* **Aim**
Transcribe all of the entries below character for character, leaving out the pictures.

* **Supplied data**
..........
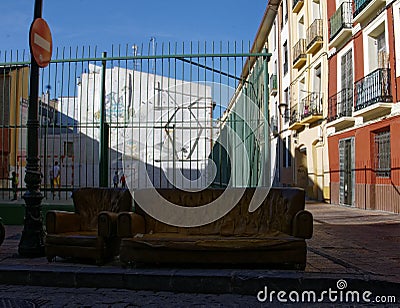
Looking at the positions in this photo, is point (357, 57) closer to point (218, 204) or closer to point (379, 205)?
point (379, 205)

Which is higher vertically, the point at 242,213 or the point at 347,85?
the point at 347,85

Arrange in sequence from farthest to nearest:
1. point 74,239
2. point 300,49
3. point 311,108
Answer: point 300,49
point 311,108
point 74,239

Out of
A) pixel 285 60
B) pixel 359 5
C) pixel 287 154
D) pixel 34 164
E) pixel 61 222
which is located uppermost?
pixel 285 60

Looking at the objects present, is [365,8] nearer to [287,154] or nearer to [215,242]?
[215,242]

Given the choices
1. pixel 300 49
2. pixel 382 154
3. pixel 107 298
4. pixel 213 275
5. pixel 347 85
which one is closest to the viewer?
pixel 107 298

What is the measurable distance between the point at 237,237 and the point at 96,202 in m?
2.20

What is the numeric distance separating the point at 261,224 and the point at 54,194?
15.5 ft

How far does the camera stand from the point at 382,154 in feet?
51.9

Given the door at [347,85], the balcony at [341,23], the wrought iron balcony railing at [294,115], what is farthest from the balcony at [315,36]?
the wrought iron balcony railing at [294,115]

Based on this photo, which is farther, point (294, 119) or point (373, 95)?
point (294, 119)

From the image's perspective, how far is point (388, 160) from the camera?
50.0 feet

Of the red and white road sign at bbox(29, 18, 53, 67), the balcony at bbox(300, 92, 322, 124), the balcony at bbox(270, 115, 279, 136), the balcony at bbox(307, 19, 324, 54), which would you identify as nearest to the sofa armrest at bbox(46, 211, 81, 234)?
the red and white road sign at bbox(29, 18, 53, 67)

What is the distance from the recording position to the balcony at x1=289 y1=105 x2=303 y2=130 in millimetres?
24755

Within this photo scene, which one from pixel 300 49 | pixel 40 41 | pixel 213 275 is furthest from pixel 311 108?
pixel 213 275
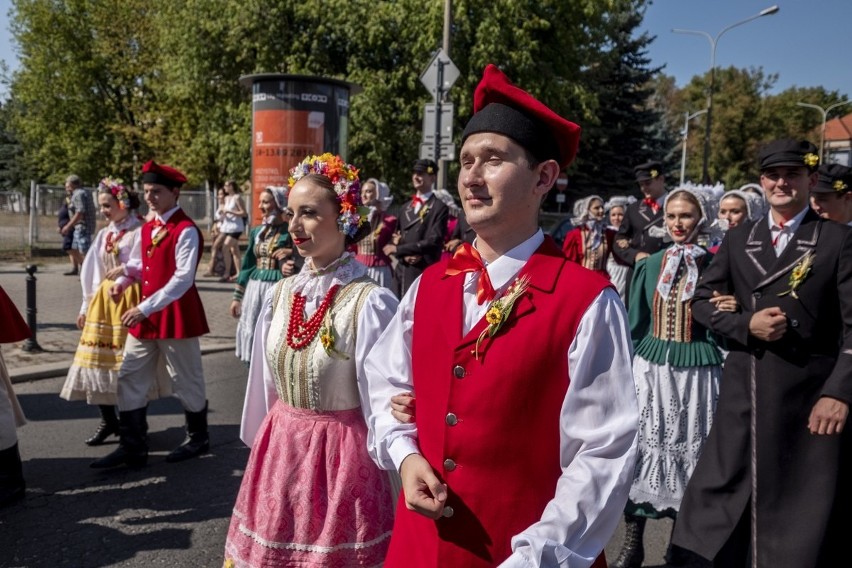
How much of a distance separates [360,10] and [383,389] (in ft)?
70.3

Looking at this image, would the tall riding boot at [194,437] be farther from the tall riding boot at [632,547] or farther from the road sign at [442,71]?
the road sign at [442,71]

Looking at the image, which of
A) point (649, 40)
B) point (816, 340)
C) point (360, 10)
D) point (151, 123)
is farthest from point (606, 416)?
point (649, 40)

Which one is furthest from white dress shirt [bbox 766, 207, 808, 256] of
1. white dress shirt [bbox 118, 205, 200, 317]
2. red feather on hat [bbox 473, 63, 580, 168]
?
white dress shirt [bbox 118, 205, 200, 317]

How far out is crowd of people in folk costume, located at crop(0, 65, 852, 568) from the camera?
1879 millimetres

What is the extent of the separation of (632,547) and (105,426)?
4.11 metres

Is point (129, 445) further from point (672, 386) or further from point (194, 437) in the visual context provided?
point (672, 386)

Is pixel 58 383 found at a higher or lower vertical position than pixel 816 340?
lower

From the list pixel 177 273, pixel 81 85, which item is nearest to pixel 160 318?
pixel 177 273

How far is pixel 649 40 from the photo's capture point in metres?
33.8

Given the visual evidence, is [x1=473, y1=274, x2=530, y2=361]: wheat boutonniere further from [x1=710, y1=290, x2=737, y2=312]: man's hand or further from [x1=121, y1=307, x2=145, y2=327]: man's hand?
[x1=121, y1=307, x2=145, y2=327]: man's hand

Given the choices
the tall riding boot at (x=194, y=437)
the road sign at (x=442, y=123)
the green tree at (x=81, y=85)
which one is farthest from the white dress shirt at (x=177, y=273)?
the green tree at (x=81, y=85)

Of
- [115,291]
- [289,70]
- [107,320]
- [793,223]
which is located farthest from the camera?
[289,70]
..........
* **Written solution**
Looking at the positions in this photo, is point (357, 57) closer to point (218, 204) or closer to point (379, 205)?
point (379, 205)

Which is higher vertically, the point at 242,213 or the point at 347,85?
the point at 347,85

Arrange in sequence from farthest to nearest:
1. point 74,239
2. point 300,49
3. point 311,108
Answer: point 300,49
point 311,108
point 74,239

Out of
A) pixel 285 60
B) pixel 359 5
C) pixel 287 154
D) pixel 34 164
E) pixel 61 222
which is located uppermost?
pixel 285 60

Looking at the objects present, is [365,8] nearer to [287,154] or nearer to [215,242]?
[215,242]

Given the choices
1. pixel 300 49
2. pixel 382 154
3. pixel 107 298
4. pixel 213 275
5. pixel 347 85
which one is closest to the viewer?
pixel 107 298

What is the measurable distance between the point at 237,237 and the point at 96,202 in m?
2.20

What is the numeric distance separating the point at 261,224 and the point at 54,194?
15.5 ft

How far does the camera stand from the point at 382,154 in feet?
51.9

Given the door at [347,85], the balcony at [341,23], the wrought iron balcony railing at [294,115], what is farthest from the balcony at [315,36]?
the wrought iron balcony railing at [294,115]

Based on this photo, which is farther, point (294, 119) or point (373, 95)?
point (294, 119)

From the image's perspective, how far is point (388, 160) from the camera?
50.0 feet

Of the red and white road sign at bbox(29, 18, 53, 67), the balcony at bbox(300, 92, 322, 124), the balcony at bbox(270, 115, 279, 136), the balcony at bbox(307, 19, 324, 54), which would you identify as nearest to the sofa armrest at bbox(46, 211, 81, 234)?
the red and white road sign at bbox(29, 18, 53, 67)

What is the distance from the recording position to the balcony at x1=289 y1=105 x2=303 y2=130 in millimetres?
24755

Within this photo scene, which one from pixel 300 49 | pixel 40 41 | pixel 213 275 is furthest from pixel 311 108?
pixel 213 275
How much of a distance separates [360,10] and [383,389] (in ft)?
70.3

Looking at this image, would the tall riding boot at [194,437] be farther from the tall riding boot at [632,547] or farther from the road sign at [442,71]?
the road sign at [442,71]

Looking at the image, which of
A) point (649, 40)
B) point (816, 340)
C) point (360, 10)
D) point (151, 123)
is farthest from point (606, 416)?
point (649, 40)

Which one is furthest from white dress shirt [bbox 766, 207, 808, 256] of
1. white dress shirt [bbox 118, 205, 200, 317]
2. red feather on hat [bbox 473, 63, 580, 168]
?
white dress shirt [bbox 118, 205, 200, 317]

How far out is crowd of people in folk costume, located at crop(0, 65, 852, 568) from the camera?
1879 millimetres

What is the extent of the separation of (632,547) and (105,426)?
4.11 metres

Is point (129, 445) further from point (672, 386) or further from point (194, 437) in the visual context provided?
point (672, 386)

Is pixel 58 383 found at a higher or lower vertical position than pixel 816 340?
lower

From the list pixel 177 273, pixel 81 85, which item is nearest to pixel 160 318?
pixel 177 273

How far is pixel 649 40 from the photo's capture point in metres?
33.8

Given the visual evidence, is [x1=473, y1=274, x2=530, y2=361]: wheat boutonniere further from [x1=710, y1=290, x2=737, y2=312]: man's hand or further from [x1=121, y1=307, x2=145, y2=327]: man's hand?
[x1=121, y1=307, x2=145, y2=327]: man's hand

Given the choices
the tall riding boot at (x=194, y=437)
the road sign at (x=442, y=123)
the green tree at (x=81, y=85)
which one is farthest from the white dress shirt at (x=177, y=273)?
the green tree at (x=81, y=85)

Of
- [115,291]
- [289,70]
- [107,320]
- [793,223]
which is located farthest from the camera?
[289,70]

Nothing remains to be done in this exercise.